## begin Text shown
Hyperparameter Search for Neural Networks

The performance of a model depends on the choice of hyperparameters. The following example demonstrates how the BiGRU model performs differently on the EUR-Lex data set with two parameter sets. Datasets can be downloaded from the LIBSVM datasets.

Direct Trying Some Parameters

First, train a BiGRU model with the default configuration file with a little modification on the learning rate. Some important parameters are listed as follows.

learning_rate: 0.001
network_config:
  embed_dropout: 0.4
  post_encoder_dropout: 0.4
  rnn_dim: 512
  rnn_layers: 1

The training command is:

python3 main.py --config example_config/EUR-Lex/bigru_lwan.yml

After training for 50 epochs, the checkpoint with the best validation performance is stored for testing. The average P@1 score on the test data set is 80.36%.

Next, the learning_rate is changed to 0.003 while other parameters are kept the same.

learning_rate: 0.003
network_config:
  embed_dropout: 0.4
  post_encoder_dropout: 0.4
  rnn_dim: 512
  rnn_layers: 1

By the same training command, the P@1 score of the second parameter set is about 78.65%, which is 2% lower than the first one. This demonstrates the importance of parameter selection.

For more striking examples on the importance of parameter selection, you can see this paper.

Grid Search over Parameters

In the configuration file, we specify a grid search on the following parameters.

learning_rate: ['grid_search', [0.003, 0.001, 0.0003]]
network_config:
  embed_dropout: ['grid_search', [0, 0.2, 0.4, 0.6, 0.8]]
  post_encoder_dropout: ['grid_search', [0, 0.2, 0.4]]
  rnn_dim: ['grid_search', [256, 512, 1024]]
  rnn_layers: 1
embed_cache_dir: .vector_cache

We set the embed_cache_dir to .vector_cache to avoid downloading pre-trained embeddings repeatedly for each configuration.

Then the training command is:

python3 search_params.py --config example_config/EUR-Lex/bigru_lwan_tune.yml

The process finds the best parameter set of learning_rate=0.0003, embed_dropout=0.6, post_encoder_dropout=0.2, and rnn_dim=256.

After the search process, the program applies the best parameters to obtain the final model by adding the validation set for training. The average P@1 score is 81.99% on the test set, better than the result without a hyperparameter search. Note that after obtaining the best hyperparameters, we combine training and validation sets to train a final model for testing. For more details about ‘re-training’, please refer to the Re-train or not section.
## end Text shown
* [Complete the following]
1: Answer these questions using the hyperparameter search text.
(a) What average P@1 score on the test data set did the first parameter set, with learning_rate 0.001, reach?
(b) For what purpose is embed_cache_dir set to .vector_cache?
(c) Which rnn_dim value did the grid search find best?
2: Resume the hyperparameter search text after its final sentence.
## begin Provided information
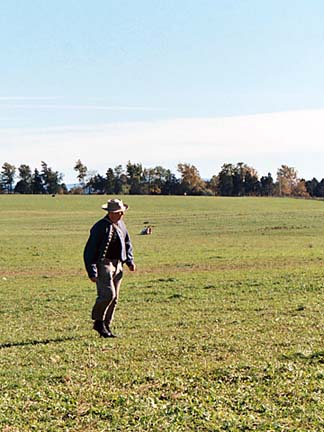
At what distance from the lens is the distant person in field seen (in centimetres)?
1100

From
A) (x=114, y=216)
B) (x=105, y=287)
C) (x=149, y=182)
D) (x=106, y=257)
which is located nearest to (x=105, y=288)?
(x=105, y=287)

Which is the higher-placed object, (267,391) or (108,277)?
(108,277)

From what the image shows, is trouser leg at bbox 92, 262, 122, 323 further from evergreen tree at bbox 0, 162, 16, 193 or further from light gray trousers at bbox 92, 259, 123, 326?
evergreen tree at bbox 0, 162, 16, 193

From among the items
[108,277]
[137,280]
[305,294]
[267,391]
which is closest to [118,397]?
[267,391]

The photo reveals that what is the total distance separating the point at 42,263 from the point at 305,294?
15598mm

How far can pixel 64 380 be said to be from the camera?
8031 mm

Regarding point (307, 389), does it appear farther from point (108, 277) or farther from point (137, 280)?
point (137, 280)

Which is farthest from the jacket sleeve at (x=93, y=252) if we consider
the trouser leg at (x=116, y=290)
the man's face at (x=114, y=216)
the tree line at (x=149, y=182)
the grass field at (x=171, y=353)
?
the tree line at (x=149, y=182)

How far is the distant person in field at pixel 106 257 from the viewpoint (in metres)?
11.0

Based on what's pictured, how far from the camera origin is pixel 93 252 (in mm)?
10984

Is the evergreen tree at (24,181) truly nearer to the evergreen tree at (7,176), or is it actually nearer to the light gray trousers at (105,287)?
the evergreen tree at (7,176)

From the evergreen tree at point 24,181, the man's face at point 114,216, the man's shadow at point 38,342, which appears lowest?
the man's shadow at point 38,342

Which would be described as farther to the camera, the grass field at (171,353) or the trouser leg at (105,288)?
the trouser leg at (105,288)

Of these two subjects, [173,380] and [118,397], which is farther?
[173,380]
## end Provided information
* [The answers]
1:
(a) 80.36%
(b) To avoid downloading pre-trained embeddings repeatedly for each configuration.
(c) 256

2:
Re-train or not

In the Grid Search over Parameters section, we split the available data into training and validation sets for hyperparameter search. For methods like SVM, they usually train the final model with the best hyperparameters by combining the training and validation sets. This approach maximizes the utilization of information for model learning, and we refer to it as the “re-train” strategy.

Since re-training is usually beneficial, we have incorporated the strategy into search_params.py. When hyperparameter search is done, the re-training process will be automatically executed by default, like the case in section Grid Search over Parameters.

Though not recommended, you can use the argument --no_retrain to disable the re-training process.

python search_params.py --config example_config/EUR-Lex/bigru_lwan.yml --no_retrain

By doing so, the model achieving the best validation performance during parameter search will be returned. In this case, the P@1 performance with re-training shows an improvement of approximately 2% compared to the performance without re-training. The following test results illustrate the advantages of the re-training.

Methods

Macro-F1

Micro-F1

P@1

P@5

wo/ re-training after hyperparameter search

22.95

56.37

80.08

56.24

w/ re-training after hyperparameter search

24.43

57.99

81.99

57.57

In a different scenario, if you want to skip the parameter search but still wish to re-train the model with your chosen hyperparameters, we will provide an example of how to do this.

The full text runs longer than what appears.